Since the legalization of marijuana, countless studies have been conducted to locate the true potential and risk that come with using cannabis. According to a new study published earlier this month in the journal Drug and Alcohol Dependence shakes up previous clinical trials that once spread concern about youth cannabis use and brain development.
The team of experts at Arizona State University studied the use of cannabis among 200 boys in Pittsburgh in the late 1980s, then correlated those in take rates to high-resolution MRI brain scans of the same men 20 years later, when they turned 30.
“We found no differences in adult brain structure” within the boys who reported heavy cannabis use during there teen and young adult years, those who reported occasional use and those who reported never using marijuana, wrote the team.
They added, “Even boys with the highest level of cannabis exposure in adolescence showed subcortical brain volumes and cortical brain volumes and thickness in adulthood that were similar to boys with almost no exposure to cannabis throughout adolescence.”

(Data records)
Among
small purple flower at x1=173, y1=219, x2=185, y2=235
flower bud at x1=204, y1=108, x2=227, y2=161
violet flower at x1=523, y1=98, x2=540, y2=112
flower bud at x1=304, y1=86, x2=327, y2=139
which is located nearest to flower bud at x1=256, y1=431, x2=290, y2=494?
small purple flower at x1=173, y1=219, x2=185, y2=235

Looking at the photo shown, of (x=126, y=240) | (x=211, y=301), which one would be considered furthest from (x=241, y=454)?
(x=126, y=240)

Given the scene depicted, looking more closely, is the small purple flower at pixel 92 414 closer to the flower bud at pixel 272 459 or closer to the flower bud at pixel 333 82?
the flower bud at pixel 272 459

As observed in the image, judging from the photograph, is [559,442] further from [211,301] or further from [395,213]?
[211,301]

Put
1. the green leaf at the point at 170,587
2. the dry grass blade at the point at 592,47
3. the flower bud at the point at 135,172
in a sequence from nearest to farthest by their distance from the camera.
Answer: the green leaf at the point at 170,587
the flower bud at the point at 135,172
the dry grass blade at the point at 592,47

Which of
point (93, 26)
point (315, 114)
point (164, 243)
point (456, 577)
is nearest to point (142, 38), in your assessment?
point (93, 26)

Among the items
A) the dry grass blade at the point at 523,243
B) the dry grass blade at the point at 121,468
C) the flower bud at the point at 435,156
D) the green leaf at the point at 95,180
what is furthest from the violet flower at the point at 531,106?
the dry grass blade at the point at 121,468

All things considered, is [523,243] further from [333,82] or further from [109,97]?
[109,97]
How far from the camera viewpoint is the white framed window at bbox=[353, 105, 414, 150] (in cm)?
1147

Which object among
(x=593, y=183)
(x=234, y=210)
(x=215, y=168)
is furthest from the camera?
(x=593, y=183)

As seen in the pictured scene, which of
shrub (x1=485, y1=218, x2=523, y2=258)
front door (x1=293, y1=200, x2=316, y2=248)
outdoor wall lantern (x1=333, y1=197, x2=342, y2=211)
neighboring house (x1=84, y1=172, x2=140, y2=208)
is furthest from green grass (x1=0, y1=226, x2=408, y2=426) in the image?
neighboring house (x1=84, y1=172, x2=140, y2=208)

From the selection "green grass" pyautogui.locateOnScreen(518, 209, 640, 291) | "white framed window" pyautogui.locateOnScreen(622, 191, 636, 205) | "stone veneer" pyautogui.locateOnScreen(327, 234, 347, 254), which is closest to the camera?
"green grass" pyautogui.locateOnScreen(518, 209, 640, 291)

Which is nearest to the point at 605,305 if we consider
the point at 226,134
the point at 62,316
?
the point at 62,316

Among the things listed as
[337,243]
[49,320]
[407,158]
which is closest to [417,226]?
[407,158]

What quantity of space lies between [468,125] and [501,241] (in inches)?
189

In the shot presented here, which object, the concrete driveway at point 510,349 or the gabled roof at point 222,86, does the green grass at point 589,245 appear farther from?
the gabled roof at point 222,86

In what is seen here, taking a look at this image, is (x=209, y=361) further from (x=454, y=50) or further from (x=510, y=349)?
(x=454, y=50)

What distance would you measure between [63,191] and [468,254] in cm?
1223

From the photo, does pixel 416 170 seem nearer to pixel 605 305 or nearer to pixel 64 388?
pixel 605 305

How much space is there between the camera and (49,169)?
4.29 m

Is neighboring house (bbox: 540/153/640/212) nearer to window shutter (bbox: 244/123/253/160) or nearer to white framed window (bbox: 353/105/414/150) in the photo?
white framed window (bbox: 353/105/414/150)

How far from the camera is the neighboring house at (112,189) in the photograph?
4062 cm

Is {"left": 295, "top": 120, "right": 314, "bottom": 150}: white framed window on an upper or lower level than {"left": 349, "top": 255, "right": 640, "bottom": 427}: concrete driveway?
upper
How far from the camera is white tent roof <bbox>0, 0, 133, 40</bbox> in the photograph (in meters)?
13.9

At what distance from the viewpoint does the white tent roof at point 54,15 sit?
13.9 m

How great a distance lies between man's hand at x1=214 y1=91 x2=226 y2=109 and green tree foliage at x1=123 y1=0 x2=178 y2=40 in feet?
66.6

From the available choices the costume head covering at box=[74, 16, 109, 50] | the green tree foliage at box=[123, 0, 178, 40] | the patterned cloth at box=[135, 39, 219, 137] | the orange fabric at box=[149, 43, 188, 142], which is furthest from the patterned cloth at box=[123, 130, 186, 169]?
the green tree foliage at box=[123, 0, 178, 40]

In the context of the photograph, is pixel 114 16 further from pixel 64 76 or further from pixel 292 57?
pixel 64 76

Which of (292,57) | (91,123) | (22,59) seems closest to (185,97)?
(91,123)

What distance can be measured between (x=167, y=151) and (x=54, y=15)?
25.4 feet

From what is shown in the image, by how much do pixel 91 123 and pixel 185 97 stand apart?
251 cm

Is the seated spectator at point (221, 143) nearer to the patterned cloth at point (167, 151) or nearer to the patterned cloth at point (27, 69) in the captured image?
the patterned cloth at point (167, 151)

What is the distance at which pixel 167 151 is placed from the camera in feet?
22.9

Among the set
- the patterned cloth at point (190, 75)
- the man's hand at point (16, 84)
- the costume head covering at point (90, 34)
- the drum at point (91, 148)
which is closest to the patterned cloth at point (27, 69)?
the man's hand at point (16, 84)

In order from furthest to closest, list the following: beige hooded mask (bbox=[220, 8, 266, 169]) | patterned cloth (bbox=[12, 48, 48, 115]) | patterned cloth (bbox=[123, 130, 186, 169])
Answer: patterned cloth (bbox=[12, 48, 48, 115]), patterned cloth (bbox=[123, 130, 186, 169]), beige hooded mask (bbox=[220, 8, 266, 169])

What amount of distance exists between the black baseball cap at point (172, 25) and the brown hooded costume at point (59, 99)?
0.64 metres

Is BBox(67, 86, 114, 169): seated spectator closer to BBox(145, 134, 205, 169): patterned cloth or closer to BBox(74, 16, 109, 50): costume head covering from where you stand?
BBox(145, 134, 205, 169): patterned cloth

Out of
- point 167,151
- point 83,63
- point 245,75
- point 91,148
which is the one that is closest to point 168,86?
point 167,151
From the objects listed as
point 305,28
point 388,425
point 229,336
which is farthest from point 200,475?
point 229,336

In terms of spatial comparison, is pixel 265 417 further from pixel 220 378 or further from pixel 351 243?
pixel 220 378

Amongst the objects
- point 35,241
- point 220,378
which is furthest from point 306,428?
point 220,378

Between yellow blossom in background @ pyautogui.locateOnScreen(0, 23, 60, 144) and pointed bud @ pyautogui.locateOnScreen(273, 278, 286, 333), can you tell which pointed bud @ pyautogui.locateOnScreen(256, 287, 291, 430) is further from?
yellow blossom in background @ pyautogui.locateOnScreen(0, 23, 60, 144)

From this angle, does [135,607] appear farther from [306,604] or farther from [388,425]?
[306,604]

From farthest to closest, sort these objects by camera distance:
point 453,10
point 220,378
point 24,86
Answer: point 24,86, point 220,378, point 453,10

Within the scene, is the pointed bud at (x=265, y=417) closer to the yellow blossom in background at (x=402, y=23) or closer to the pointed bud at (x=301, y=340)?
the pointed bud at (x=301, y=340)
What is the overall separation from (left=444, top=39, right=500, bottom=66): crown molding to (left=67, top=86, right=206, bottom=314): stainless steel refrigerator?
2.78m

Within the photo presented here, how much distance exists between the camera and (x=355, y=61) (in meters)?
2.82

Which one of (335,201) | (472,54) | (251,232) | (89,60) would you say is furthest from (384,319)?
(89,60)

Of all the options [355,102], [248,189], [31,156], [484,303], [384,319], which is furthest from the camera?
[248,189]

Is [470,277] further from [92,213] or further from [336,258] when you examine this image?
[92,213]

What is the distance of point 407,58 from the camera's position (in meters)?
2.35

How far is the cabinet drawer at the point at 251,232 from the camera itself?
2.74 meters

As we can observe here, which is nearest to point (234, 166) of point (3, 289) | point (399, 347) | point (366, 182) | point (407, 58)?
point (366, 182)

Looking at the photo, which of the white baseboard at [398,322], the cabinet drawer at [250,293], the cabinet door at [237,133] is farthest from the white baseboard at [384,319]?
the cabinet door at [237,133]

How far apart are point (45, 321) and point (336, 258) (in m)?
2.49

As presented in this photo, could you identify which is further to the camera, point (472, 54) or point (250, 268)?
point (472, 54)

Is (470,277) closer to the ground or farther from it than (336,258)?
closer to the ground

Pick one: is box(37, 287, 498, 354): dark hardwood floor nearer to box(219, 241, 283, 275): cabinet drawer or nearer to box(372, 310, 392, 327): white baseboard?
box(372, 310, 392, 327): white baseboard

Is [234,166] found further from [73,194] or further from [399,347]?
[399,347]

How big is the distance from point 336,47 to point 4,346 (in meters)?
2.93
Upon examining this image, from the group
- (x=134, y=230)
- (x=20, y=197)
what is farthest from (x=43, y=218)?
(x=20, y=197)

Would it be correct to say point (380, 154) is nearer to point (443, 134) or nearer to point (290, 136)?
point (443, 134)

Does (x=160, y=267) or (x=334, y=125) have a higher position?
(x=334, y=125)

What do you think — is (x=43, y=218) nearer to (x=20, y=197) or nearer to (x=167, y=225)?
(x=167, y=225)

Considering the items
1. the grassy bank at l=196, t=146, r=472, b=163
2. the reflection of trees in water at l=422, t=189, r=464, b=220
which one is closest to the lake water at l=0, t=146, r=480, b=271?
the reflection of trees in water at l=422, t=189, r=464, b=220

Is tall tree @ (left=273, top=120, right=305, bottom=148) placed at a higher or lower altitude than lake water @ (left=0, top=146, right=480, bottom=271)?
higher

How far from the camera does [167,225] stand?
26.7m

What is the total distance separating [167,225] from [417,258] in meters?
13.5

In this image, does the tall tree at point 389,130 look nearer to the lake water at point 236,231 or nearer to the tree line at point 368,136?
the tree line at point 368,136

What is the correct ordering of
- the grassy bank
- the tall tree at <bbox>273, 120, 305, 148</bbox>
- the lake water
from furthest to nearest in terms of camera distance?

▸ **INSTRUCTIONS FOR THE TASK**: Please copy the text on the cannabis brain study word for word, starting with "The team of" and going on through "they turned 30.".

▸ **EXERCISE SOLUTION**:
The team of experts at Arizona State University studied the use of cannabis among 200 boys in Pittsburgh in the late 1980s, then correlated those in take rates to high-resolution MRI brain scans of the same men 20 years later, when they turned 30.